Whether or not we call them prophets, we desperately need men and women who can show us the way, who can link ancient promise with hopes still birthing.

Can a song save your life? Can a canticle change your life, fundamentally alter its course? Can it arrive at such a moment, maybe in your youth, so that its words and melody become a part of who you are, who you are ever to become?

For me, that song is Simon and Garfunkel’s “Sounds of Silence.” Praying quietly in an empty church last week, I realized that I can still recall its lyrics and melody, from beginning to end.

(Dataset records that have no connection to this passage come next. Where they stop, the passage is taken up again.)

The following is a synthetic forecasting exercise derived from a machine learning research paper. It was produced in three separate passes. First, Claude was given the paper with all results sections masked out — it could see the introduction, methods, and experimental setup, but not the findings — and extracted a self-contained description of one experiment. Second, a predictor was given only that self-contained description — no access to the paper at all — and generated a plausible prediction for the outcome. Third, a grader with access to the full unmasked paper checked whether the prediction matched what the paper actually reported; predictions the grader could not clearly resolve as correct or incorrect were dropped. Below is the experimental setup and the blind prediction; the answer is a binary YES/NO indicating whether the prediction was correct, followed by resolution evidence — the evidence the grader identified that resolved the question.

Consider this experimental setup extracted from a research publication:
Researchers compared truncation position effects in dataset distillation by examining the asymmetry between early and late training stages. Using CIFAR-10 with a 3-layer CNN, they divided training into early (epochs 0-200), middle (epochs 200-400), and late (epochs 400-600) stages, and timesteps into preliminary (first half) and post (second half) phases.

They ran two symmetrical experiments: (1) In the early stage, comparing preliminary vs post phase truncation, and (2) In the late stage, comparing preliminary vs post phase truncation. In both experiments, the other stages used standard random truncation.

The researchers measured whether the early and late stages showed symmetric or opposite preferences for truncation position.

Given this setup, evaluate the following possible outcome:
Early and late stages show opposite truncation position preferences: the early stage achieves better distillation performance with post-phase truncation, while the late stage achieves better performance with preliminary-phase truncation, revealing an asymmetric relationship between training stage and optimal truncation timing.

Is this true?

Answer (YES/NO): NO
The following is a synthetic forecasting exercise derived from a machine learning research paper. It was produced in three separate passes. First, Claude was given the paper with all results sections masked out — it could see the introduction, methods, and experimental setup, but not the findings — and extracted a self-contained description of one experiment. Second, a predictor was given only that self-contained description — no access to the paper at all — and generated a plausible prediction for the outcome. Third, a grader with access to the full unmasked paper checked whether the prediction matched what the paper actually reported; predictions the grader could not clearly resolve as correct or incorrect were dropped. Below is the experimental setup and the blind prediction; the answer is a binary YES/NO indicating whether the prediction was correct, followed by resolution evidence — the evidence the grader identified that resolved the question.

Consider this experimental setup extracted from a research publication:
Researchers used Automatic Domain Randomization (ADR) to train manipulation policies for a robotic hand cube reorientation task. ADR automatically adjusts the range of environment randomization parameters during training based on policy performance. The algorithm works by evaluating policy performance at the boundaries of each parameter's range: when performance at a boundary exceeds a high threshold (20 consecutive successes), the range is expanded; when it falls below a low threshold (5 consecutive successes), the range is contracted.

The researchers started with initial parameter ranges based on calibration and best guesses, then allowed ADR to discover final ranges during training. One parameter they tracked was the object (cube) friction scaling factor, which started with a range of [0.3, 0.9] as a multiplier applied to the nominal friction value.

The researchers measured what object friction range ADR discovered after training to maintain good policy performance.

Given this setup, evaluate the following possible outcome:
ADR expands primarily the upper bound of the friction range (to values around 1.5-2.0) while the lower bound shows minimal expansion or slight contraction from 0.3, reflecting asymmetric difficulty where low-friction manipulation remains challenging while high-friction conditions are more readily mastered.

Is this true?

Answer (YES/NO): NO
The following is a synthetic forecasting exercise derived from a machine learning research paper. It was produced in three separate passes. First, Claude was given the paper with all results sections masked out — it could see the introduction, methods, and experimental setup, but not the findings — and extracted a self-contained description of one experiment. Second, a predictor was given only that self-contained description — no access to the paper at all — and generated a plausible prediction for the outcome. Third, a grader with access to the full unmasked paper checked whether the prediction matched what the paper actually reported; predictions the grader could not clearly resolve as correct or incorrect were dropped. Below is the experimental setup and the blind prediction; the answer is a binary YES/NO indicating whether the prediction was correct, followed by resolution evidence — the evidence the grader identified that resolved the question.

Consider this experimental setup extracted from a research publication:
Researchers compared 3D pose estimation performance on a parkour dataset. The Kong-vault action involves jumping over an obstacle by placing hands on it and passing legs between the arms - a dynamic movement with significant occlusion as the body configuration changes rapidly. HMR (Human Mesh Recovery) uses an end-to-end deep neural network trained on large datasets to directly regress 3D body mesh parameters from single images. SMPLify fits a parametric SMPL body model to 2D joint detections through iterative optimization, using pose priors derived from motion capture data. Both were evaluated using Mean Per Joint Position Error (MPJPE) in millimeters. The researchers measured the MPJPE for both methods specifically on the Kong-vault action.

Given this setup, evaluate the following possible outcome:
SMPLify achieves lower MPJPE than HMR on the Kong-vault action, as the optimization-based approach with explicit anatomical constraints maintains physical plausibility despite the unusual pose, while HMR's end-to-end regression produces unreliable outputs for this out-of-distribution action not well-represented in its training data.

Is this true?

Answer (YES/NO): NO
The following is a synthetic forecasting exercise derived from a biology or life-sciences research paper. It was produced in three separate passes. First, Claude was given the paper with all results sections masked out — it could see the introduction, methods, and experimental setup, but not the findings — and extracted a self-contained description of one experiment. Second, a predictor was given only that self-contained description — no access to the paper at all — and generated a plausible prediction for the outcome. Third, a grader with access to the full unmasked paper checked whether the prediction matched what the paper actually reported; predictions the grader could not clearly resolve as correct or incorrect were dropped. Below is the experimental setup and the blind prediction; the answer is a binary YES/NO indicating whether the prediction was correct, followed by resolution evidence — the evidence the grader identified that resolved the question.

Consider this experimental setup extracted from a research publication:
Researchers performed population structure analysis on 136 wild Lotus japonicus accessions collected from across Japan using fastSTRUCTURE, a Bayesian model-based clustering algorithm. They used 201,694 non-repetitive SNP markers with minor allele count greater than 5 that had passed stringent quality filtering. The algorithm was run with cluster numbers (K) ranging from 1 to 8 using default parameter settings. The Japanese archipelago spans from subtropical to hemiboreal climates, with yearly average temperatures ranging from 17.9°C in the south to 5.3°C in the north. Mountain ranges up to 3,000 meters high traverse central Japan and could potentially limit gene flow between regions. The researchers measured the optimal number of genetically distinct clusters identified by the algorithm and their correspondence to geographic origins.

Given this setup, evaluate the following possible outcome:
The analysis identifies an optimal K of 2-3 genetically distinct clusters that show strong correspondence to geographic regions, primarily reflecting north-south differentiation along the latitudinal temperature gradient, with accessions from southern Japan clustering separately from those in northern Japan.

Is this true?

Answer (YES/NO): YES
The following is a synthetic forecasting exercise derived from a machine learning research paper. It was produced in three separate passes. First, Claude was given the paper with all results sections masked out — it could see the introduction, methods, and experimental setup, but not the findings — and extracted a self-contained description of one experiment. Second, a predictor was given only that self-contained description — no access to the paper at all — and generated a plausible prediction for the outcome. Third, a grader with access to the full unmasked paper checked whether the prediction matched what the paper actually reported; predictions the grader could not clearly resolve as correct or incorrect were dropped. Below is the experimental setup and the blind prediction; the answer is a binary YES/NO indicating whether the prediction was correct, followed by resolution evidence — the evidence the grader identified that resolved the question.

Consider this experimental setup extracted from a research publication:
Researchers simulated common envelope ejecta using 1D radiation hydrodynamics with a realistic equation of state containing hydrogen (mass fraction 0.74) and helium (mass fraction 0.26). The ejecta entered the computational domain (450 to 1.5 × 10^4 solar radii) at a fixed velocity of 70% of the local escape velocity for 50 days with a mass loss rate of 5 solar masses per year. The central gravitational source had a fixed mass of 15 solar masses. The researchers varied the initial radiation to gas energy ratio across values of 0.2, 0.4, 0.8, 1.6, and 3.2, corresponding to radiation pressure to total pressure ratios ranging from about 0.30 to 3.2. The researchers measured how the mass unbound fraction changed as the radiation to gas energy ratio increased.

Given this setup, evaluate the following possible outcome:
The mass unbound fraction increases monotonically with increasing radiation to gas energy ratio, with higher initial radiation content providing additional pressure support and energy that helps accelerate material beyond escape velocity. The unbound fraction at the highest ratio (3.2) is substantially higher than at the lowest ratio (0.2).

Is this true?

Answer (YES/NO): YES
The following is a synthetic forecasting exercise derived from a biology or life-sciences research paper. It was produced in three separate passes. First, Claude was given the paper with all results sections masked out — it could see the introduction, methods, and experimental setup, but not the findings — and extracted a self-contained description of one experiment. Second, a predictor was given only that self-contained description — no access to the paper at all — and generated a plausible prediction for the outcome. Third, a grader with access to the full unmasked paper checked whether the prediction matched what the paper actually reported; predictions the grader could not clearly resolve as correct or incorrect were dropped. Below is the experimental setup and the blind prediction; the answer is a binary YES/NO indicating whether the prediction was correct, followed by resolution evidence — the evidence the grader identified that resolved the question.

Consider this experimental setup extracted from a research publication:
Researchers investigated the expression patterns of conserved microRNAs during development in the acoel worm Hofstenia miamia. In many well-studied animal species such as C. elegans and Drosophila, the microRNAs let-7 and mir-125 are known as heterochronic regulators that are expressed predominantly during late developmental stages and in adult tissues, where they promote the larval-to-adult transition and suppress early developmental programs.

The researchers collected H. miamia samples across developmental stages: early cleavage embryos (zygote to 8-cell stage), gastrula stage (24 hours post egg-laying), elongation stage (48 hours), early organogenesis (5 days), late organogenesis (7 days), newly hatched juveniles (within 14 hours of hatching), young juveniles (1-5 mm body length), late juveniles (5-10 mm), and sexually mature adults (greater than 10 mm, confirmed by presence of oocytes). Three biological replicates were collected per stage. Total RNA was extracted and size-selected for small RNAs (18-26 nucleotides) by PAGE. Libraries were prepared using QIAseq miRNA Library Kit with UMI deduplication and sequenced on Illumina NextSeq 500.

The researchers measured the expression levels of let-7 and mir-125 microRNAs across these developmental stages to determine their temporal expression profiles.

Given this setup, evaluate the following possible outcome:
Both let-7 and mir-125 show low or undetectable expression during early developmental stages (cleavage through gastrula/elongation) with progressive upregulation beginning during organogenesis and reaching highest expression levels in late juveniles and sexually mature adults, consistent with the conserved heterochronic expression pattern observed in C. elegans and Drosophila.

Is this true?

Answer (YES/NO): NO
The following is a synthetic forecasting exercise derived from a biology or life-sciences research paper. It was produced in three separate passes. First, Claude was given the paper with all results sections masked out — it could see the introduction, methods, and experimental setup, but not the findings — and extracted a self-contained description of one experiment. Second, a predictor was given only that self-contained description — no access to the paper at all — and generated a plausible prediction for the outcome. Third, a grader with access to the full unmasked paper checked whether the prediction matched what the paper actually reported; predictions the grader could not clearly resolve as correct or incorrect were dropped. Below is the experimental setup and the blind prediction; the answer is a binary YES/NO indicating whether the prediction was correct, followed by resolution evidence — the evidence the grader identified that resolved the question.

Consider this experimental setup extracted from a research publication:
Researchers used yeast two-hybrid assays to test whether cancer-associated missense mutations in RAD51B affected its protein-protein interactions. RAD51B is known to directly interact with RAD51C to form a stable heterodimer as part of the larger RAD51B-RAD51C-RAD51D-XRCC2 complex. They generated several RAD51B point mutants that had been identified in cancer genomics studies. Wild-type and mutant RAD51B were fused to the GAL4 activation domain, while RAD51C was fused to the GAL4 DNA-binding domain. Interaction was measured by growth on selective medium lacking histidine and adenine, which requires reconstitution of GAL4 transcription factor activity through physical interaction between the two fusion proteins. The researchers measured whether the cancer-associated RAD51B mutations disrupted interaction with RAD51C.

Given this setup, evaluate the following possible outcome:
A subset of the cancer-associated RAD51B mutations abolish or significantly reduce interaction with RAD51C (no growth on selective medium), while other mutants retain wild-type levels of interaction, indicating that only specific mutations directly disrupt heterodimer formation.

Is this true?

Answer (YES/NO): YES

Sometimes, upon entering the presence of the Blessed Sacrament, I’ve even unconsciously intoned the song’s opening words: “Hello darkness my old friend. /I’ve come to talk with you again.”

Here’s how the song entered my life. Growing up in rural Kansas, I had never encountered a city until high school, when I was part of a travelling folk chorus organized by our Capuchin Franciscan priest and teacher, Father Mike Scully. Several times a year he would load 40 of us young men into a school bus, one not designed for long distance travel but the best that the school could offer, and take us off to sing at Masses in places like Denver, Albuquerque and St. Louis.

Can a song save your life? Can a canticle change your life, fundamentally alter its course?

Father Mike was no fool. We’d depart the school at around midnight, after a home basketball game and sock hop. Jack Schramm, our driver, would be hyped-up on coffee. Father Mike would let the crowd choose the first eight-track. Probably something from Chicago or Three Dog Night. But the second album was always Simon and Garfunkel's “Greatest Hits.” Long before we reached a distant Kansas border, 40 young men would be sound asleep.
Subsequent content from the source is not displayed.